The script from a team of a writers doesn't cover any new ground and certainly doesn't reach the emotional resonance of a Pixar film, but Dreamworks is very much establishing itself as just a notch below the Pixar films with such recent fare as How to Train Your Dragon
and the Kung Fu Panda
Antonio Banderas is marvelous as Puss, bringing to his vocal work a vibrance and energy that would make you literally able to envision the action even if you weren't looking at the screen. Banderas is suave, debonaire, funny and simply everything you want Puss to be. The actor has had quite the year between this appearance and his appearance in Almodovar's controversial The Skin I Live In.
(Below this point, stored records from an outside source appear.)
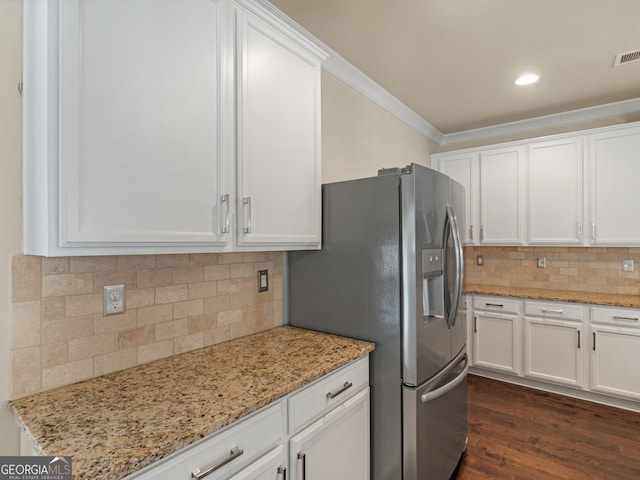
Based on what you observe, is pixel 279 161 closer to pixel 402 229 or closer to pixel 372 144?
pixel 402 229

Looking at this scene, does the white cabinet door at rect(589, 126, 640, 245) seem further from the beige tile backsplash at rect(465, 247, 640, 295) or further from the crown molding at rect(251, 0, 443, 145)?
the crown molding at rect(251, 0, 443, 145)

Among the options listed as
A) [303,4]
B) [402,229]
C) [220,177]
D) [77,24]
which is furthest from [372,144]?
[77,24]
Salma Hayek is perfect as his foil and friend, Kitty Softpaws. Visually, the two enjoy a few really wonderful scenes that range from well choreographed sword fights to genuinely entertaining dance numbers. The story takes us back to Puss's childhood and his friendship with Humpty Dumpty (Zach Galifianakis), whose contributions to the film include one of the naughtier jokes to ever make its way into a kids' film (that it's almost assured the kids will never get).
Billy Bob Thornton and Amy Sedaris are here voicing Jack and Jill, whose magic beans become the target of a theft attempt by Humpty and Puss.
Director by Chris Miller, who also helmed the unfortunate Shrek the Third, Puss in Boots
unquestionably far surpasses just about anything that anyone could have expected from a film birthed out of a four film series. Even the most optimistic and devoted fan had to wonder if Puss in Boots
would be watchable. Surprisingly, it's one of the animated highlights of 2011.